* What is being asked: Could the entries below be retyped exactly and in full?

>>

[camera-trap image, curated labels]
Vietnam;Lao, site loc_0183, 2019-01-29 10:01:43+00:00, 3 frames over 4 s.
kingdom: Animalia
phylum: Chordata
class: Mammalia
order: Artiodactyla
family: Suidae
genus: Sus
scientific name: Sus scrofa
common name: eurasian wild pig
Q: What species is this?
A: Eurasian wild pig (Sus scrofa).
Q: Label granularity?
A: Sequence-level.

<<

* Problem solution:
[camera-trap image, curated labels]
Vietnam;Lao, site loc_0183, 2019-01-29 10:01:43+00:00, 3 frames over 4 s.
kingdom: Animalia
phylum: Chordata
class: Mammalia
order: Artiodactyla
family: Suidae
genus: Sus
scientific name: Sus scrofa
common name: eurasian wild pig
Q: What species is this?
A: Eurasian wild pig (Sus scrofa).
Q: Label granularity?
A: Sequence-level.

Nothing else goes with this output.